In South Africa, all children receive injectable-free treatments, and in both South Africa and India, MSF has introduced child-friendly formulations of some of the most commonly used medications. We have also ensured that children in the places where we work have access to new, highly-effective TB drugs, including bedaquiline and delamanid, and that they can be treated with shorter regimens. We also provide them with nutritional support and have developed family-friendly counselling programmes to ensure their mental wellbeing is supported while they are receiving treatment. 

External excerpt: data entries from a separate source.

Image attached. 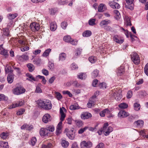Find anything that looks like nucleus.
<instances>
[{
    "instance_id": "f257e3e1",
    "label": "nucleus",
    "mask_w": 148,
    "mask_h": 148,
    "mask_svg": "<svg viewBox=\"0 0 148 148\" xmlns=\"http://www.w3.org/2000/svg\"><path fill=\"white\" fill-rule=\"evenodd\" d=\"M36 102L38 107L41 109L49 110L52 108V104L49 100L39 99Z\"/></svg>"
},
{
    "instance_id": "f03ea898",
    "label": "nucleus",
    "mask_w": 148,
    "mask_h": 148,
    "mask_svg": "<svg viewBox=\"0 0 148 148\" xmlns=\"http://www.w3.org/2000/svg\"><path fill=\"white\" fill-rule=\"evenodd\" d=\"M66 111V110L65 108L62 107V108H60V114L61 115L60 118V121L59 123L57 126V129L58 130H61L62 128V122L64 121L66 117V115L64 112Z\"/></svg>"
},
{
    "instance_id": "7ed1b4c3",
    "label": "nucleus",
    "mask_w": 148,
    "mask_h": 148,
    "mask_svg": "<svg viewBox=\"0 0 148 148\" xmlns=\"http://www.w3.org/2000/svg\"><path fill=\"white\" fill-rule=\"evenodd\" d=\"M108 126V123H105L103 126V130L104 134L105 135L107 136L109 135L111 132L113 130V128L110 126Z\"/></svg>"
},
{
    "instance_id": "20e7f679",
    "label": "nucleus",
    "mask_w": 148,
    "mask_h": 148,
    "mask_svg": "<svg viewBox=\"0 0 148 148\" xmlns=\"http://www.w3.org/2000/svg\"><path fill=\"white\" fill-rule=\"evenodd\" d=\"M12 91L14 94L19 95L24 93L25 91V89L23 87L19 86L14 88Z\"/></svg>"
},
{
    "instance_id": "39448f33",
    "label": "nucleus",
    "mask_w": 148,
    "mask_h": 148,
    "mask_svg": "<svg viewBox=\"0 0 148 148\" xmlns=\"http://www.w3.org/2000/svg\"><path fill=\"white\" fill-rule=\"evenodd\" d=\"M131 59L134 63L136 64H138L140 62L139 56L135 52H133L131 55Z\"/></svg>"
},
{
    "instance_id": "423d86ee",
    "label": "nucleus",
    "mask_w": 148,
    "mask_h": 148,
    "mask_svg": "<svg viewBox=\"0 0 148 148\" xmlns=\"http://www.w3.org/2000/svg\"><path fill=\"white\" fill-rule=\"evenodd\" d=\"M68 130H69L68 129L65 130V131L67 132L66 135L69 139L73 140L75 138V133L73 132V129H71L68 132Z\"/></svg>"
},
{
    "instance_id": "0eeeda50",
    "label": "nucleus",
    "mask_w": 148,
    "mask_h": 148,
    "mask_svg": "<svg viewBox=\"0 0 148 148\" xmlns=\"http://www.w3.org/2000/svg\"><path fill=\"white\" fill-rule=\"evenodd\" d=\"M92 143L90 141H82L81 143V148H90L92 146Z\"/></svg>"
},
{
    "instance_id": "6e6552de",
    "label": "nucleus",
    "mask_w": 148,
    "mask_h": 148,
    "mask_svg": "<svg viewBox=\"0 0 148 148\" xmlns=\"http://www.w3.org/2000/svg\"><path fill=\"white\" fill-rule=\"evenodd\" d=\"M114 96L116 100L117 101L120 100L122 97L121 90L120 89L117 90L115 92H114Z\"/></svg>"
},
{
    "instance_id": "1a4fd4ad",
    "label": "nucleus",
    "mask_w": 148,
    "mask_h": 148,
    "mask_svg": "<svg viewBox=\"0 0 148 148\" xmlns=\"http://www.w3.org/2000/svg\"><path fill=\"white\" fill-rule=\"evenodd\" d=\"M30 27L33 32L38 31L40 29V26L39 24L34 22L32 23L30 25Z\"/></svg>"
},
{
    "instance_id": "9d476101",
    "label": "nucleus",
    "mask_w": 148,
    "mask_h": 148,
    "mask_svg": "<svg viewBox=\"0 0 148 148\" xmlns=\"http://www.w3.org/2000/svg\"><path fill=\"white\" fill-rule=\"evenodd\" d=\"M111 23V21L110 20L106 19L101 21L99 25L101 27L103 28Z\"/></svg>"
},
{
    "instance_id": "9b49d317",
    "label": "nucleus",
    "mask_w": 148,
    "mask_h": 148,
    "mask_svg": "<svg viewBox=\"0 0 148 148\" xmlns=\"http://www.w3.org/2000/svg\"><path fill=\"white\" fill-rule=\"evenodd\" d=\"M129 115V114L128 112L123 110L120 111L118 114V116L121 118L126 117Z\"/></svg>"
},
{
    "instance_id": "f8f14e48",
    "label": "nucleus",
    "mask_w": 148,
    "mask_h": 148,
    "mask_svg": "<svg viewBox=\"0 0 148 148\" xmlns=\"http://www.w3.org/2000/svg\"><path fill=\"white\" fill-rule=\"evenodd\" d=\"M109 4L110 7L113 9H119L120 8V5L119 4L114 1H110Z\"/></svg>"
},
{
    "instance_id": "ddd939ff",
    "label": "nucleus",
    "mask_w": 148,
    "mask_h": 148,
    "mask_svg": "<svg viewBox=\"0 0 148 148\" xmlns=\"http://www.w3.org/2000/svg\"><path fill=\"white\" fill-rule=\"evenodd\" d=\"M51 118L50 115L47 114L44 115L42 119L43 122L45 123H47L51 121Z\"/></svg>"
},
{
    "instance_id": "4468645a",
    "label": "nucleus",
    "mask_w": 148,
    "mask_h": 148,
    "mask_svg": "<svg viewBox=\"0 0 148 148\" xmlns=\"http://www.w3.org/2000/svg\"><path fill=\"white\" fill-rule=\"evenodd\" d=\"M18 59L19 60L23 62L28 60L29 57L27 55H23L22 56H18Z\"/></svg>"
},
{
    "instance_id": "2eb2a0df",
    "label": "nucleus",
    "mask_w": 148,
    "mask_h": 148,
    "mask_svg": "<svg viewBox=\"0 0 148 148\" xmlns=\"http://www.w3.org/2000/svg\"><path fill=\"white\" fill-rule=\"evenodd\" d=\"M91 116V114L87 112H83L81 115V118L83 119H88Z\"/></svg>"
},
{
    "instance_id": "dca6fc26",
    "label": "nucleus",
    "mask_w": 148,
    "mask_h": 148,
    "mask_svg": "<svg viewBox=\"0 0 148 148\" xmlns=\"http://www.w3.org/2000/svg\"><path fill=\"white\" fill-rule=\"evenodd\" d=\"M26 76L28 77L29 79L27 78V80L30 81H38V77H36V78H34L33 76L29 73H27L26 74Z\"/></svg>"
},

An MSF nurse accompanying a nine-year-old XDRTB + EPTB survivor to ECG Room at MSF independent clinic in Mumbai, India. Photo: Atul Loke

Fortunately for Keitu, a family-centred approach was offered to them at the clinic. She, the baby, and her six-year-old brother were found to be well and were started on preventive therapy. Her four-year-old brother had been losing weight and his chest X-ray was abnormal. He was started on treatment for DR-TB after a stool sample was collected and the disease was confirmed. He was able to get an all-oral regimen with dispersible tablets, which his mother gave him each day with yoghurt. In spite of their challenges, the family began to heal and hope returned to their home. 

While MSF’s work has benefitted hundreds of children and families, there are tens of thousands in need of such innovative approaches. Keitu and her family faced a challenging journey, as do thousands of families grappling with DR-TB every day. Stakeholder commitment and far greater resources are desperately needed to rapidly increase the scope of these child-friendly initiatives. This is the only way to ensure that families, like Keitu’s, face a less frightening future when one of their number becomes sick with DR-TB.